Amercanex International Exchange
- Amercanex logo
- Industry: Commodities exchange
- Founded: 2014
- Fate: Acquired by Helix TCS
- Headquarters: Denver, Colorado
- Key people: Steve Janjic, CEO
- Website: amercanex.com

= Amercanex =

American cannabis financial service company

Amercanex was a Denver, Colorado-based company founded in 2014 that created an electronic commodities exchange for cannabis. The company bought and sold cannabis futures, depending on standardization of grades and even nomenclature around strains. The platform, ACExchange, built with the Dodd-Frank Act in mind, included transparent pricing, reporting, RFID plant tracking and back office functionalities that enabled compliance with Securities Exchange Commission regulations. The CEO, Steve Janjic, was formerly involved in the foreign exchange market working at TP ICAP. Richard Schaeffer, former chairman at NYMEX served as Chairman of Amercanex, was joined by Thomas Ross as board member, former head of trading at BP North America.

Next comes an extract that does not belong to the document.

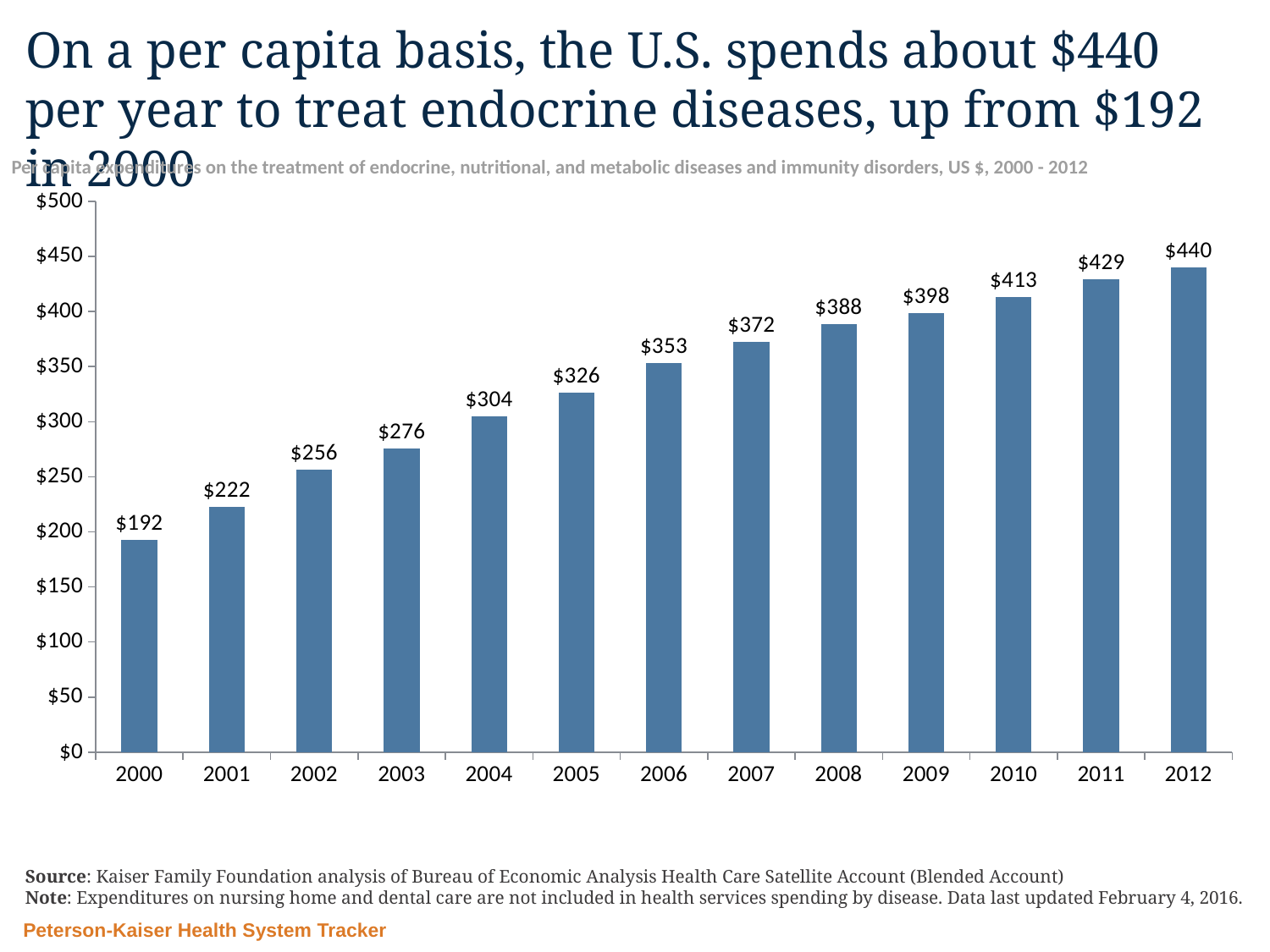
Do the values rise or fall from 2000 to 2012? Rise Which year has a larger value, 2003 or 2007? 2007 Which year has the highest per capita expenditure? 2012 Is the value for 2008 greater or less than $350? greater What is the per capita expenditure value shown for 2009? $398 What kind of chart is shown on the slide? Bar chart How many years are shown on the x axis? 13 What is the difference between the values for 2006 and 2005? $27 What is the difference between the values for 2012 and 2000? $248 What is the per capita expenditure value shown for 2004? $304 What is the maximum value shown on the y axis? $500 Which year has the lowest per capita expenditure? 2000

By 2016, the company was trading between 100 and 150 pounds of marijuana per week. Efforts to expand further were hampered by the cannabis remaining federally illegal in the United States, which prevented trade across state lines. The company unsuccessfully bid to operate Puerto Rico's seed-to-sale medical cannabis tracking system in 2016.

In February 2019, the company was acquired by Helix TCS, joining that company's portfolio of cannabis exchange platforms which includes Cannabase and BioTrackTHC.